Meeting Minutes Supply Chain Integrity, Transparency, and Trust (scitt) WG
Date and time 2024-01-08 16:00
Title Minutes interim-2024-scitt-01: Mon 16:00
State Active
Other versions markdown
Last updated 2024-01-08

minutes-interim-2024-scitt-01-202401081600-00

tags: ietf-scitt
\?

tags: ietf-scitt

IETF SCITT Periodic Meeting Agenda Draft

January 8, 2024

Agenda Items:

Diff of changes from last time:
https://ietf-wg-scitt.github.io/draft-ietf-scitt-architecture/#go.draft-ietf-scitt-architecture.diff

Steve went through the dependency diagram that Orie maintains in the GH
Issue, Steve and Henk have added details.

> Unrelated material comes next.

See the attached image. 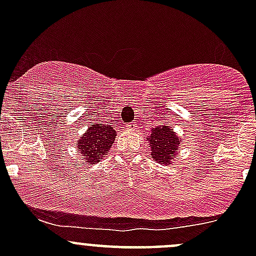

Henk suggests a few more things are needed before we issue WGLC for the
architecture. Issue 148 tracking some of this: enks comment here on text
changes needed that are blocking architecture:
https://github.com/ietf-wg-scitt/draft-ietf-scitt-architecture/issues/148#issuecomment-1881265948

AJ Asks where the dependency on the hash envelope comes from. Henk says
it's drawn in by SCRAPI since COSE doesn't quite provide all the
building blocks for a detached payload "by reference by hash" - that
requires an enhancement of Signed Statements/COSE-Sign1.

Henk: Proposal to move the
[draft-steele-cose-hash-envelope]((https://github.com/OR13/draft-steele-cose-hash-envelope)
draft to SCRAPI

Verifier & Relying Party update: A.J.: after reviewing, there were more
questions. Took the current state of the diagram from mermaid. Had some
questions on consumers and auditors as opposed to relying parties. Seems
a bit out of alignment with other specs, such as RATS. Would like to use
the term relying party, and verifier. Proposal to move away from
auditor, towards verifier and relying party.

Roy: Verifying of the ledger is a non-trivial role and we must ensure
that leveraging that role does not expose information from other
submitters. If the proof kept on the ledger is PAT then auditing gains
access and that would be bad in general.
If you want to stipulate that verifier only gets at inclusion proof then
that would side step my issue.

A.J. Auditor is frontloading a subjective term. Which may be incredibly
vague. Looking for direction to move forward with the issue.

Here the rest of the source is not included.